September 10, 2021by danagoodier0

Mark Brown is an educational leader, leadership and team development facilitator, author, speaker, coach, student, and mental health and wellness advocate.  He is known for his passion and dedication for inspiring others to #ChooseToBeYou by living life as their best self! Mark shares openly about his life experience and how the highs and lows throughout his life have molded him into who he is today.  His goal is to use his experience to encourage others to face their fears and challenges head on, and to learn to love themselves for who they are!

Tell me about a time you were in the trenches: Mark says he is still crawling out every day. As a leader, he has to make a lot of difficult decisions. As a people pleaser, it’s challenging. He struggles with anorexia, it’s a real part of his life. What he’s learned through counseling, therapy, it’s not just about the food, but spills over into other areas of his life. His life has often been consumed by anorexia. It kept him from being who he needed to be. It’s happened over the past 10-11 years. He was in the trenches consumed by desire to please people. He is continuing to climb out. He won’t necessarily get to point where he’s healed.

Tell me about your journey from a struggling high school student to where you are now? He climbed the ladder really quickly, is still pretty young. Title he had on door was what he thought he needed to get credibility. He became a HS administrator before was 30. It all came at a cost. In his current position, he has helped have a positive influence on people he leads. Leadership isn’t about who you are, it’s the actions you take. If he’s a good leader, those things will come. If always focused on climbing the ladder, he won’t be pleased. If doing 100% doing the things for the people he serves, other opportunities will come. It’s his 3rd year in this position. He has a chapter in his book called “Chasing Titles.”

Tell me about your current context and how you help students who may be like you were when you were their age as an AP during distance learning? How have you grown as an admin through distance learning? If we’re looking at strict attendance data, those rates haven’t changed. In the physical classroom, all focus has been getting them into the classroom, but now the focus is engaging them in class work. The focus has shifted into getting them connected with school work. They have done empathy interviews with staffulty members. It helped them understand that students have a story, there’s not a one-size-fits-all answer for all. Approach in a individual way. It’s shifted from finding out “why” and focusing on the “how”. Within google meets, they’re doing the breakout rooms. They aren’t just doing the sit’n’get. It’s more dialogue & collaboration. They enjoy it. This year, he’s teaching an advisory class “tiger time”. Saw that SEL and direct connections are important. He asks leading questions and prompts, he is inspired by authentic conversation, they meet 2 times a week.

What are your current offerings to schools in terms of workshops, motivational talks; do you have anything coming up? Has done several virtual keynotes-4 in the past week. (postponed to in-person) Summer ’22, the Maslow before Bloom conference in Missouri with Brian Pearlman July 21-22. He wants to line up in-person stuff. He is done consulting work with schools on how to bring in mental health. Work/life balance. Is humbled to get the opportunity to speak. He is consulting with schools about how to bring mental health conversation to life with students and among staffulty. He just wants to the get the mental health conversation started.

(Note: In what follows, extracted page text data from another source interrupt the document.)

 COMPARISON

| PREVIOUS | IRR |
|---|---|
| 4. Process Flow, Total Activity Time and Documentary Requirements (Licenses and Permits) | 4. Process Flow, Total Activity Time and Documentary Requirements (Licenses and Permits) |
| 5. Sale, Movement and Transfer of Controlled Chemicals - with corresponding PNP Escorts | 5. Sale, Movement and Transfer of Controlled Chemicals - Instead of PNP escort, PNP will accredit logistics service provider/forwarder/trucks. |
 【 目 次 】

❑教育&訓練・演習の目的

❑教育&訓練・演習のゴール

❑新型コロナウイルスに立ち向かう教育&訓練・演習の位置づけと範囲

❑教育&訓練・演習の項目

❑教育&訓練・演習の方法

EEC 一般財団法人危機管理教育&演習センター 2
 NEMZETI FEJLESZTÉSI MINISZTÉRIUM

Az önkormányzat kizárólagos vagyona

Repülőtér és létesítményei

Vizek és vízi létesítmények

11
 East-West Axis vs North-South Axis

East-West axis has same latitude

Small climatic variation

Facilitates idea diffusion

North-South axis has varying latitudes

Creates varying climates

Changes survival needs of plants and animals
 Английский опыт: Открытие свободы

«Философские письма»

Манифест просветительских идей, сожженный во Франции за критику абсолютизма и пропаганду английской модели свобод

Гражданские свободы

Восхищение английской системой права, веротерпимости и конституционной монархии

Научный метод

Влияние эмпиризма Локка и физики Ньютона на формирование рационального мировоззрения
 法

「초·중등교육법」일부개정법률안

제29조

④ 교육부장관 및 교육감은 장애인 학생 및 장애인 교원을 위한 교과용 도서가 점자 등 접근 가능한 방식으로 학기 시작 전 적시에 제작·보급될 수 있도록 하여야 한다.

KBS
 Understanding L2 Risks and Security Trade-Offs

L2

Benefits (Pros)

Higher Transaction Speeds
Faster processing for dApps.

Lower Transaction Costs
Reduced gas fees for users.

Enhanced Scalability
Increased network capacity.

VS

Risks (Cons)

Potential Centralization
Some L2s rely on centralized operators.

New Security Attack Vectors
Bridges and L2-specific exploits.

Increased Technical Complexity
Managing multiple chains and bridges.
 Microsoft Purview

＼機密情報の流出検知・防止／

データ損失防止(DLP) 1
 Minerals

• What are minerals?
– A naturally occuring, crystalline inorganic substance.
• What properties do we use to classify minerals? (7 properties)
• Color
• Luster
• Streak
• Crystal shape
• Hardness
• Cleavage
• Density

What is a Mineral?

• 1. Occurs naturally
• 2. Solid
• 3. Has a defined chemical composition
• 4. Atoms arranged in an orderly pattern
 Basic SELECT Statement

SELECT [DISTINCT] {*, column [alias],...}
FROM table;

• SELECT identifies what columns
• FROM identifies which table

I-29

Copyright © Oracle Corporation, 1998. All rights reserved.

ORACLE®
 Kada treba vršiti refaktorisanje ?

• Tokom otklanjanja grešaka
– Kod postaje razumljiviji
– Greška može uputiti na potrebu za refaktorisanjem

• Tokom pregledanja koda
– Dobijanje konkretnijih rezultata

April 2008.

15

How we can open it up more to speak on the mental health of educators? Wherever you’re at, you need to focus on investing on learning more about how to invest in mental health. 

How can we help staff members who are dealing with struggles who don’t necessarily open up? We haven’t done a great job of embracing that mentality. He helps educators learn to take care of themselves first. He can’t do thing for others if he doesn’t first make sure he’s in a good spot. Find an accountability partner, not in family. You need someone you can have an authentic conversations with. Self-care isn’t meant to be done alone. Asking for help isn’t a sign of weakness. We need to admit that by ourselves we ARE enough. Now more than ever, we need to intentionally reach out. Now we need to schedule out the meet with colleagues during the day.

What do you wish you would have done differently as a young educator? He wishes he would have been himself. He tried to be cool, hip, and emulate others to a fault. He wishes he would have asked for help more. He skirted around some issues. He needed to be confident in himself. He missed opportunities for authentic connections.

How do educators like to control too much- and how should they focus on what they are able to control- our attitude, effort and how we treat others. He has approached looking for opportunities to be in control. Educators are naturally leaders, look for opportunities to see what we can control. Everything else is outside our control. E + R equals O. Experiences are outside of our control. What will help you get to control is your response to the experience. Then, there’ll be a higher probability of a more positive outcome. You can walk away from the experience knowing you kept a great attitude. You did everything you could in the right way. You treated everything with kindness.

Key quotes: “Choose to be you. You will face highs and lows in life, experiences you’ll have to respond to. Sometimes that means you’ll have to ask for help. We’re all a work in progress. Don’t try to lie & trick others into believing you are someone other than who you are”.